I really hate to do this, but…when I was a kid, my mom cleaned the house, watched soap operas, and…um, did other mom stuff that I cannot recall.    She did not arrange playdates, she did not take us to the pool, and she did not play games with us (though to her credit, she didn’t make us do chores or summer school work either).  She set us free from the time we woke up until bedtime. 

With the other neighborhood kids I climbed trees, made forts, and picked and ate raspberries, cherries, gooseberries and mulberries, then rode horses, and played board games, school, tag, and hide and seek, and the only time we saw an adult was when one told us our mother had called and we were to head home for supper.  I also read and read and read, in un-air conditioned discomfort.

When we didn’t know what to do, we’d sit around in the shade with a Kool-Pop until we figured it out, because if you went to your mom and said, “Mooom, I’m boooored,” she would find something for you to do, like clean your room, so we learned quickly not to do that.

Now, I realize that my kids do not live out in the country like I did.  And I realize that we just can’t let our children loose and not know where there are every minute of the day.

But.

I refuse to fil2010_0617cherries0093l every minute of their summer with crafts and trips and  mother-led games and mother-generated ideas.  They come up with some pretty darn good ideas when allowed to.  For instance, after our trip to the cherry orchard last week, Ben decided to plant cherry pits all over the yard.  This led to him and Jack digging in my back corner garden for worms, and then they decided to pull the weeds back there too (because Ben was hoping I’d pay him for it), and then they got  lollipops and their sister (who was done helping me with the jam) and stretched out on the lawn chairs and looked at cloud shapes. 

All un-orchestrated by me, because I was in the house making jam then trying to clean all of the stickiness off the floors and countertops. 
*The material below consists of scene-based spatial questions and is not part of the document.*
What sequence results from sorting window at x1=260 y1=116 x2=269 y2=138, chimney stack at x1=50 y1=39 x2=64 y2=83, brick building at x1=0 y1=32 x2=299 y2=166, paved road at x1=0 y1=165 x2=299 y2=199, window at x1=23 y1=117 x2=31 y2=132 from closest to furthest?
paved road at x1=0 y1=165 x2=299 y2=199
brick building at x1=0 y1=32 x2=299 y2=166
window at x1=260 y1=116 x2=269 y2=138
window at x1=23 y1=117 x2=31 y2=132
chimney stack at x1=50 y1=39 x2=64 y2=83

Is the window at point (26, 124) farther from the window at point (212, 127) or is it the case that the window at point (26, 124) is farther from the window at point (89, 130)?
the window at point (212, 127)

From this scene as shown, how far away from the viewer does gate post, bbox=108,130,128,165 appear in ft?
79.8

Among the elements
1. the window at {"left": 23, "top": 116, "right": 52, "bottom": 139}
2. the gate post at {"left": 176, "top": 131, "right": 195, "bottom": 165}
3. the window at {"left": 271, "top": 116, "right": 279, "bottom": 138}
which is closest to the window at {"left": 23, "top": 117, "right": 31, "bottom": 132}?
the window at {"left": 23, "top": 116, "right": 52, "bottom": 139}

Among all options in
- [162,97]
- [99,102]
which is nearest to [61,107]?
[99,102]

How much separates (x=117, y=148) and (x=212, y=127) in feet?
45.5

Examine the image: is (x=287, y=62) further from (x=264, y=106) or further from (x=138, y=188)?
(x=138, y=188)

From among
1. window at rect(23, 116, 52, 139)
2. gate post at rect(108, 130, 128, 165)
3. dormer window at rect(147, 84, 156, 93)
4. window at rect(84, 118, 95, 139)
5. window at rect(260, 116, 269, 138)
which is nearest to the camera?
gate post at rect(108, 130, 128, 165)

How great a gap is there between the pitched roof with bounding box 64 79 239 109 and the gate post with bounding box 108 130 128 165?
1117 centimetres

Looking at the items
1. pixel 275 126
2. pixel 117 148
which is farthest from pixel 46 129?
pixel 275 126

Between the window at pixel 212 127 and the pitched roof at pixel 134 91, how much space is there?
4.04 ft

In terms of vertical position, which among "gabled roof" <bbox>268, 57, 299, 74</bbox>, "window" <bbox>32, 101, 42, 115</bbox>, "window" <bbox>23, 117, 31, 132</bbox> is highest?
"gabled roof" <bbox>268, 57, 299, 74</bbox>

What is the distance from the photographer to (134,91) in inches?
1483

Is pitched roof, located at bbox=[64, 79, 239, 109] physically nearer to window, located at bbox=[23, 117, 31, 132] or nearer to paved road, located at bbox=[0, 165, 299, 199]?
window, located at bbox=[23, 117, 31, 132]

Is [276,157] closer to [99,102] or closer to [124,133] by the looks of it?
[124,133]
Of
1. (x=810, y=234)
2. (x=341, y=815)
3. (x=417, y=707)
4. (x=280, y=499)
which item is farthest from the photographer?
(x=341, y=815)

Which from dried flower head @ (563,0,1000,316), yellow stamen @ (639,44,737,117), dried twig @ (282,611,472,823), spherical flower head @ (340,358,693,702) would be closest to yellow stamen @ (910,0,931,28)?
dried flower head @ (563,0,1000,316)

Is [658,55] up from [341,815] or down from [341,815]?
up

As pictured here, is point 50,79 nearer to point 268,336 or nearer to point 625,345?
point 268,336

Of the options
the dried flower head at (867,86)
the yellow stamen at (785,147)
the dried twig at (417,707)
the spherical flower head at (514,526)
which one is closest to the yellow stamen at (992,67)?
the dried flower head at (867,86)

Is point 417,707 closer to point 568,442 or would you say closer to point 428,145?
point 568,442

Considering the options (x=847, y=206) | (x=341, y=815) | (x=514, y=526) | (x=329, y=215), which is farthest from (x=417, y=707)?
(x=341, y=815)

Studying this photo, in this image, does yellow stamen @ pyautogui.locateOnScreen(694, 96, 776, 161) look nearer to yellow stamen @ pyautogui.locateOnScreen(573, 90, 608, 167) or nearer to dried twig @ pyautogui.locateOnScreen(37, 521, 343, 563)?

To be perfectly honest, I am not the noble, perfect parent I’m sure you all think I am (come on…you do, right?  Maybe??).  I’m just really not that fond of playing cars or cleaning up fingerpaint or pretending  to not  remember where the matches are in Memory for the millionth time.  I do what I have to do, and I mostly enjoy it.  But I just can’t overdo it, or I will go insane.

So it’s really not about making my kids use their imaginations.  It’s about me not checking into the loony bin.

When you ride in an airplane, the flight attendants go through the In-Case-the-Plane-Goes-Down-In-a-Burning-Fiery-Crash instructions, which I always listen to intently, though Dave laughs at this and thinks I am so uncool because of it.  I may be uncool, dude, but I will know where the exits are and be pulling your frantically cool self to safety.  Anyway.  They always tell you if the oxygen masks come down, you are to don your own mask first, then help your child put his own on. 

Because you aren’t going to be any good to your child if you aren’t getting the oxygen you need.

It’s good advice all around, I think.

3 comments:

Deb said...

Amen.

Amen Amen Amen!

However, I fear we may be bumping into each other at the Loony Bin at some point. But that's OK, you'll be wildly entertaining with yummy treats. I'm kinda looking forward to it.

stephanie said...

Well said Beth! Are you hearing this too.. mom, watch this, mom, watch this , mom, watch this. I am so changing my name!

When does school start again?

Hannah said...

I could not agree more... with all of that!